Change Log
CLRadeonExtender 0.1.9:
- add AMD Navi support for assembler and disassembler
- add shorter addressing of FLAT/GLOBAL/SCRATCH
- add literal immediate for SMRD addressing for GCN1.1
- add Amd3 OpenCL binary format for AMD Navi for AMD OpenCL implementation
- include specific extension in device name for ROCm-OpenCL platform
CLRadeonExtender 0.1.8:
- add chapter about binary formats to CLRX documentation
- add some informations about compilation under FreeBSD
- add '.nosectdiffs' to disable new section difference behaviour if new ROCm format choosen
- small optimization in the AsmScope? destructor.
- add extra info about setting up number of the SGPRs register in documentation
- fixed OpenCL detection for AMDGPU-PRO
- add '.enum' pseudo-op to simplify defining enumerations
- add CLRX_VERSION_NUMBER and CLRX_POLICY_UNIFIED_SGPR_COUNT
- add policy to unify SGPR counting for all binary formats (by default disabled)
- in documentation fix some some mistakes about building
- add preliminary support for CPU architectures (untested): SPARC, IA64 and MIPS
- add new '.dims' syntax for distinguish vector group ids and scalar local ids
- improve CLZ32/64 for MSVC
- introduce CTZ32/64
- while disassemblying determine minimal AMD driver version for GPU device type (better code detection while disassemblying)

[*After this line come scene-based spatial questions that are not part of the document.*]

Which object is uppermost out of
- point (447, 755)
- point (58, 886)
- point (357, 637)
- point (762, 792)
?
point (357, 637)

- fixed some types in documentation
- update list of GPU devices in documentation
- fix stupid and old bug in ImageMix? sample
- change a GPU device name for VEGA11 to GFX902
- fixed segfault when attempt to disassemble old Gallium binaries using new Gallium binary format
- sort the kernels by an offset order by disassemblying
- better input data checking while disassemblying code
- add HSALayout mode for AMDCL2 format (similar code layout like in ROCm and Gallium formats)
- introduce kernel code parts ('.kcode' and '.kcodeend') to AMDCL2
- check sanity of use LDS in AMD VEGA architecture (can be used only in SCRATCH and GLOBAL)

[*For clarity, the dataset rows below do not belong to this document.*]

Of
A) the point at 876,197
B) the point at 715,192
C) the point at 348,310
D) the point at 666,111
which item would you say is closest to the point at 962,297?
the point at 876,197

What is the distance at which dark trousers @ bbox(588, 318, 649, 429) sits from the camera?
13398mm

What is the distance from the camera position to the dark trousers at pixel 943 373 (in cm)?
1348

- in source code add new types: GPUArchMask, AsmKernelId? and AsmSectionId? type.
- allow constant literals in sym regranges
- fixed symreg ranges checking
- fixed handling some the symbol names similar to some register names (like exec_masc)

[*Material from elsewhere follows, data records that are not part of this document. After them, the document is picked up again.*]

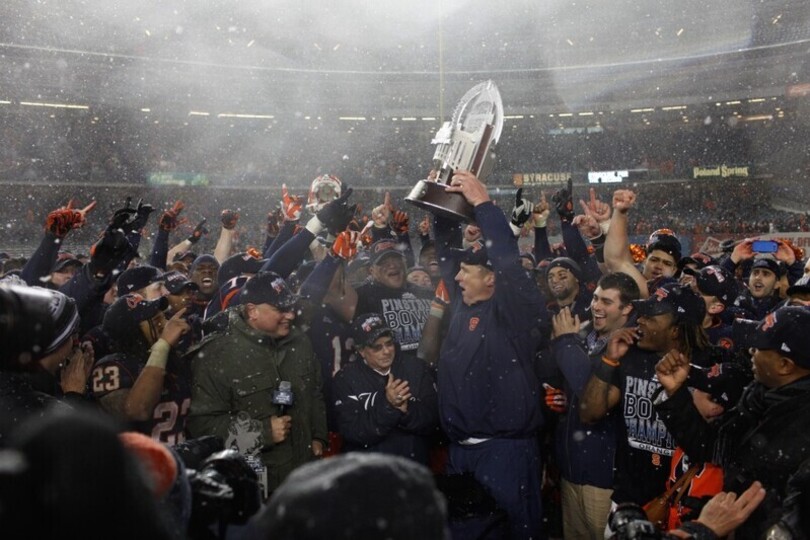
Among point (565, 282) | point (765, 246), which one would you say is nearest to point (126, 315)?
point (565, 282)

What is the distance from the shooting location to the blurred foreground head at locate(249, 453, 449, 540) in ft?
2.69

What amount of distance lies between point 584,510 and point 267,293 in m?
1.88

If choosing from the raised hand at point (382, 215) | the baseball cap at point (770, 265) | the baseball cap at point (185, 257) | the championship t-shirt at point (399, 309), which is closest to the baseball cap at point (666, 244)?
the baseball cap at point (770, 265)

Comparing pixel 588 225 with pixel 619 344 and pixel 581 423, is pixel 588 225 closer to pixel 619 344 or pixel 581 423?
pixel 581 423

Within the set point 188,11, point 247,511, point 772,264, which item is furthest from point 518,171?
point 247,511

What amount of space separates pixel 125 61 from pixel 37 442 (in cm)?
2414

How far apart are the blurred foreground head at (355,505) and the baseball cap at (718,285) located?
3.74 meters

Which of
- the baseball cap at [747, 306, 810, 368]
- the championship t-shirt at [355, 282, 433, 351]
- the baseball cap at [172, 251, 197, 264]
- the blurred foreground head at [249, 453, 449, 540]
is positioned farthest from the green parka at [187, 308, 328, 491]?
the baseball cap at [172, 251, 197, 264]

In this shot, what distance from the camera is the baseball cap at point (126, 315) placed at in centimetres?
301

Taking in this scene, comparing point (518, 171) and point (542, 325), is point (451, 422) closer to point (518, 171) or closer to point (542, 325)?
point (542, 325)

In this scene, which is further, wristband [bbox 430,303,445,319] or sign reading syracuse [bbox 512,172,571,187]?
sign reading syracuse [bbox 512,172,571,187]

- add new GPU devices to list (gfx904, gfx905, gfx906 and gfx907)
- add AMD VEGA 20 instruction set
- add much stuff to handle register allocation (still it doesn't work and it wasnot finished)
- add a DTree structure to save memory in storing register allocation structures
- fixed possible segfault while preparing to write when ASMKERN_INNER is present
CLRadeonExtender 0.1.7:
- update AmdCL2ABI chapter
- fixed kernel arguments sizes in GalliumCompute? binary format
- add new GPU devices gfx902-gfx905
- update device tables for Amd Crimson drivers
- small fixes in DynLibrary? interface
- add relocations to GalliumCompute? binary format (for scratch buffer symbols)
- make getXXXDisasmInputFromBinaryXX as public interface
- speeding up evaluation of simple expressions without symbols
- add '.for' and '.while' pseudo-ops ('for' and 'while' loops)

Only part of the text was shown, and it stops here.